**What is needed:**
Reproduce the records that start at the line that has "What gap in" and end after the line that has "683 centimetres", requests included. Multiply every distance figure in the answers by 1.2 and round it to a whole number, halves going up; leave the numbers in the requests as they are, and give only those lines.

**Records for the task:**
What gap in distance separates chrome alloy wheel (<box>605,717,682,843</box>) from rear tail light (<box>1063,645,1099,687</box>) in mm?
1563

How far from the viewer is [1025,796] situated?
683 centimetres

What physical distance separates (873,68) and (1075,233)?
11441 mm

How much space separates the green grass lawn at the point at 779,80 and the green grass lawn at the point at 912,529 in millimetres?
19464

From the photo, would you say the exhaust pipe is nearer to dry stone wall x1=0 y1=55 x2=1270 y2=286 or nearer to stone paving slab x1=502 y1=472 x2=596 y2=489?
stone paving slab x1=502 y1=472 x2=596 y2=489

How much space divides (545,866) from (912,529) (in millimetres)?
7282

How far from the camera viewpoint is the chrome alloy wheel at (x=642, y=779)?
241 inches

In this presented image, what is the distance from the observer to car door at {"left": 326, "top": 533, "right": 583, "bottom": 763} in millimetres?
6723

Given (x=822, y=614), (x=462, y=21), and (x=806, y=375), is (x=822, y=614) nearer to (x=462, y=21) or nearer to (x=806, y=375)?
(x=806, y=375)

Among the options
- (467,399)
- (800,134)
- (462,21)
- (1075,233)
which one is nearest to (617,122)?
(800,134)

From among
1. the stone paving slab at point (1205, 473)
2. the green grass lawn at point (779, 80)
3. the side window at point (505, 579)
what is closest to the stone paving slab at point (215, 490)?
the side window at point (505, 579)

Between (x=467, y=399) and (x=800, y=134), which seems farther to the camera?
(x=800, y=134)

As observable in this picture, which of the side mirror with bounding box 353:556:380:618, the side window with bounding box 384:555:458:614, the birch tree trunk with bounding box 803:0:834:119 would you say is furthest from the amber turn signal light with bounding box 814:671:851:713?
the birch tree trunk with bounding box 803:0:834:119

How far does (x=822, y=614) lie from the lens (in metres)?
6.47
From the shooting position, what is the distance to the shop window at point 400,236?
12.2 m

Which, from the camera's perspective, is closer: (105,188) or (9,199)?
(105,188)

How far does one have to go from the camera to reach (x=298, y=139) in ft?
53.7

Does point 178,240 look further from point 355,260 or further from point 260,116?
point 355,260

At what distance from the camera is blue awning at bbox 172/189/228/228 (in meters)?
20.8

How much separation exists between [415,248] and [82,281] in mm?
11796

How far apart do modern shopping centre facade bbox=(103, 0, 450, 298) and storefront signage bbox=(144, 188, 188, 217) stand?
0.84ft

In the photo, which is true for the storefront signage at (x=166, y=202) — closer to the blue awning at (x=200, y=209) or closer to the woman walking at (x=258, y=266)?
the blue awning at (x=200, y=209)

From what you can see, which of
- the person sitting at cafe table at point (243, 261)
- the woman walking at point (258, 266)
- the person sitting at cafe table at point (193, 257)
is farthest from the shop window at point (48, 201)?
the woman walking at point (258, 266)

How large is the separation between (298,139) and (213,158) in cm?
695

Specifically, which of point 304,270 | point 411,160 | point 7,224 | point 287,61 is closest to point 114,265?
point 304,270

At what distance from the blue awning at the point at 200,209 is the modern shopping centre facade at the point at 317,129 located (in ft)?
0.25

---

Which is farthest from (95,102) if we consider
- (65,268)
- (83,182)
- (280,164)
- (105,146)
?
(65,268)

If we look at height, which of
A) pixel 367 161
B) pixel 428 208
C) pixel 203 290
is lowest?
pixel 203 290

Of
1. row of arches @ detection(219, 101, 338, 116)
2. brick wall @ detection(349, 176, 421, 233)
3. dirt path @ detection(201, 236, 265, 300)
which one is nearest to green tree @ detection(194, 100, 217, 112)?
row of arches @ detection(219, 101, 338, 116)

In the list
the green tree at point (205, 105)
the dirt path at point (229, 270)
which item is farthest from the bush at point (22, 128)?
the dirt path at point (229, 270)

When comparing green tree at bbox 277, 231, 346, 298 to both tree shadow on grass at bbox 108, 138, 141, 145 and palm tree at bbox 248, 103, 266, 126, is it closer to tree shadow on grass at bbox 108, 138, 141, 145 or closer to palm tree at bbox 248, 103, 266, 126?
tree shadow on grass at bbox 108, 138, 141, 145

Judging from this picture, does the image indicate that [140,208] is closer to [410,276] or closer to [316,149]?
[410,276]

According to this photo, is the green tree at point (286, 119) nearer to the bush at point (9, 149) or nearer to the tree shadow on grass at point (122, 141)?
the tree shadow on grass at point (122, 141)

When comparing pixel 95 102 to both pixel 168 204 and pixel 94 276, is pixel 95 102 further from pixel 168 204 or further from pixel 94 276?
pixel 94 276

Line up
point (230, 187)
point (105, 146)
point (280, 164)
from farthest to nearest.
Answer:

**Answer to this problem:**
What gap in distance separates chrome alloy wheel (<box>605,717,682,843</box>) from rear tail light (<box>1063,645,1099,687</box>) in mm?
1876

How far from the viewer is [1025,796] situated?
820 centimetres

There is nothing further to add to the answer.